** START OF DATA SHOWN **

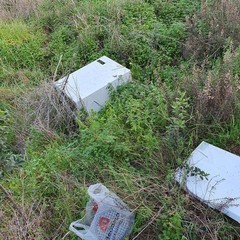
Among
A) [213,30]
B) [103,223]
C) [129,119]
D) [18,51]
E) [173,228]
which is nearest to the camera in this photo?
[173,228]

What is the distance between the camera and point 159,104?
3.20 meters

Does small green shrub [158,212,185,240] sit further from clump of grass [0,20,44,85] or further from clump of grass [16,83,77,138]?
clump of grass [0,20,44,85]

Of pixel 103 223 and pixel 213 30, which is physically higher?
pixel 213 30

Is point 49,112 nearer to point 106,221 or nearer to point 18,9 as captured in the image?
point 106,221

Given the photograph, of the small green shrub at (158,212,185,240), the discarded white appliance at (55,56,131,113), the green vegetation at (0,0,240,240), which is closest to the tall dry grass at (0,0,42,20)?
the green vegetation at (0,0,240,240)

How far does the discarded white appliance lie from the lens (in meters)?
3.57

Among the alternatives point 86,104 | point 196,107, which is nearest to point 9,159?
point 86,104

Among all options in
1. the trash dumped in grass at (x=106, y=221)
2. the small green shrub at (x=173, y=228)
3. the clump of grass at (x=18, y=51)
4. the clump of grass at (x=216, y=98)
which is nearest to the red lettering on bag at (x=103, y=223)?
the trash dumped in grass at (x=106, y=221)

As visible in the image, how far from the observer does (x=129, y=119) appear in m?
3.17

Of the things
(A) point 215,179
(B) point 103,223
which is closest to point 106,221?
(B) point 103,223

** END OF DATA SHOWN **

→ GIVEN TASK:
Return, verbatim, the lines of the records from the line containing "Among the alternatives" through the end of the records, inclusive.

→ FINISHED ANSWER:
Among the alternatives point 86,104 | point 196,107, which is nearest to point 9,159?
point 86,104

Among all options in
1. the trash dumped in grass at (x=106, y=221)
2. the small green shrub at (x=173, y=228)
3. the clump of grass at (x=18, y=51)
4. the clump of grass at (x=216, y=98)
which is nearest to the red lettering on bag at (x=103, y=223)?
the trash dumped in grass at (x=106, y=221)

As visible in the image, how far from the observer does (x=129, y=119) appear in m?
3.17

Of the things
(A) point 215,179
(B) point 103,223
which is closest to point 106,221?
(B) point 103,223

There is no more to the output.